Ricky Rick
Ricky Rick

Reputation: 61

Extract exact words or set of characters using Regex in Python

Suppose I have a list like this.

List = ['MX_QW-765', 'RUC_PO-345', 'RUC_POLO-209']. 

I want to search and return a match where 'PO' is there. Technically I should have RUC_PO-345 as my output, but even RUC_POLO-209 is getting returned as an output along with RUC_PO-345.

Upvotes: 3

Views: 4300

Answers (6)

Omnifarious
Omnifarious

Reputation: 56048

You should be using a regular expression (import re), and this is the regular expression you should be using: r'(?<![A-Za-z0-9])PO(?![A-Za-z0-9])'.

I previously recommended the \b special sequence, but it turns out the '_' is considered part of a word, and that isn't the case for you, so it wouldn't work.

This leaves you with the somewhat more complex negative look behind and negative lookahead assertions, which is what (?<!... and (?!... are, respectively. To understand how those work, read the documentation for Python regular expressions.

Upvotes: 0

jameshollisandrew
jameshollisandrew

Reputation: 1331

The pattern:

‘_PO[^\w]’

should work with a re.search() or re.findall() call; it will not work with a re.match as it doesn’t consider the characters at the beginning of the string.

The pattern reads: match 1 underscore (‘_’) followed by 1 capital P (‘P’) followed by 1 capital O (‘O’) followed by one character that is not a word character. The special character ‘\w’ matches [a-zA-Z0-9_].

‘_PO\W’

^ This might also be used as a shorter version to the first pattern suggested (credit @JvdV in comments)

‘_PO[^A-Za-z]’

This pattern uses the, ‘Set of characters not alpha characters.’ In the event the dash interferes with either of the first two patterns.

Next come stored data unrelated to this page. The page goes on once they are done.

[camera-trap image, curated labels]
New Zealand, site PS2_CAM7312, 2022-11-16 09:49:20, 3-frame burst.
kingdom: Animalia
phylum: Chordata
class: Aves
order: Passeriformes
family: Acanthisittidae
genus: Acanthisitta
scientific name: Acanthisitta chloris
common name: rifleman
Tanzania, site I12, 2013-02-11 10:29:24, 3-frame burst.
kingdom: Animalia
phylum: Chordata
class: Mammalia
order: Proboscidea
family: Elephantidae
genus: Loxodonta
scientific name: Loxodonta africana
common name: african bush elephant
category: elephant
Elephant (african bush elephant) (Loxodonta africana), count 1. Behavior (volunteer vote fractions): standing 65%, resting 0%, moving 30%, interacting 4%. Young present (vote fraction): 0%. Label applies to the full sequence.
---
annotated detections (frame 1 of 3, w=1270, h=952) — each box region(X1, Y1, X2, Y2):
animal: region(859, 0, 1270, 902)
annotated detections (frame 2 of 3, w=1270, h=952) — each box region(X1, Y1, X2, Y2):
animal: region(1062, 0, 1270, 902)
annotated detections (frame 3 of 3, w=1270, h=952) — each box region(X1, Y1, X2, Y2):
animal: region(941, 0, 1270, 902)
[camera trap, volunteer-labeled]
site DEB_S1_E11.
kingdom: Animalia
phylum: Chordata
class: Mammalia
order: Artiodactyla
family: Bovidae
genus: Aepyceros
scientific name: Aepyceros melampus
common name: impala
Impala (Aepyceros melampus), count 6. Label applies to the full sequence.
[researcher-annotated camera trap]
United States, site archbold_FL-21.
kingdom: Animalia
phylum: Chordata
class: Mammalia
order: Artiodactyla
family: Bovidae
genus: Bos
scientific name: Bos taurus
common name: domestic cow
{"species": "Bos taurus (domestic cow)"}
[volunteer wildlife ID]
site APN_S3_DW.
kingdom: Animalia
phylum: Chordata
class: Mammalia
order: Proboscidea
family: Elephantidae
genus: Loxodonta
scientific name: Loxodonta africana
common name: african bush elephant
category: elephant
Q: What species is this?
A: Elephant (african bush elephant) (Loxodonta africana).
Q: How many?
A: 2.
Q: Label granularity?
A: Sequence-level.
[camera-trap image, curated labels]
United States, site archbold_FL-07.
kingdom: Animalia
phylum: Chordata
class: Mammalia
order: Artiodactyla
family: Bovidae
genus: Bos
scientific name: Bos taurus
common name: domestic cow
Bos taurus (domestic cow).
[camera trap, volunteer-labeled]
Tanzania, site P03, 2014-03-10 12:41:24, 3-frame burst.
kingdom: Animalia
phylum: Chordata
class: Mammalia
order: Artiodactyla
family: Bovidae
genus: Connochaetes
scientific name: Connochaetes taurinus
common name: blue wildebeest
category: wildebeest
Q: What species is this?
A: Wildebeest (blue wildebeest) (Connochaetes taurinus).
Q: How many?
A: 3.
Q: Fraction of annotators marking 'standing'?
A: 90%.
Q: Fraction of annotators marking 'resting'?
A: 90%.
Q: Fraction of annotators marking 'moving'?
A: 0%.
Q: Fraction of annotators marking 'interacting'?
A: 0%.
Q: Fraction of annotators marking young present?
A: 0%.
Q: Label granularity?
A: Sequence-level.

To use this to identify the pattern in a list, you can use a loop:

import re

For thing in my_list:
    if re.search(‘_PO[^\w]’, thing) is not None:
        # do something
        print(thing)

This will use the re.search call to match the pattern as the True condition in the if conditional. When re doesn’t match a string, it returns None; hence the syntax of...if re.search() is not None.

Hope it helps!

Upvotes: 1

JvdV
JvdV

Reputation: 75850

Before updated question:

As per my comment, I think you are using the wrong approach. To me it seems you can simply use in:

words = ['cat', 'caterpillar', 'monkey', 'monk', 'doggy', 'doggo', 'dog']
if 'cat' in words:
    print("yes")
else:
    print("no")

Returns: yes

words = ['cats', 'caterpillar', 'monkey', 'monk', 'doggy', 'doggo', 'dog']
if 'cat' in words:
    print("yes")
else:
    print("no")

Returns: no


After updated question:

Now if your sample data does not actually reflect your needs but you are interested to find a substring within a list element, you could try:

import re
words = ['MX_QW-765', 'RUC_PO-345', 'RUC_POLO-209']
srch = 'PO'
r = re.compile(fr'(?<=_){srch}(?=-)')
print(list(filter(r.findall, words)))

Or using match:

import re
words = ['MX_QW-765', 'RUC_PO-345', 'RUC_POLO-209']
srch = 'PO'
r = re.compile(fr'^.*(?<=_){srch}(?=-).*$')
print(list(filter(r.match, words)))

This will return a list of items (in this case just ['RUC_PO-345']) that follow the pattern. I used the above regular pattern to make sure your searchvalue won't be at the start of the searchstrings, but would be after an underscore, and followed by a -.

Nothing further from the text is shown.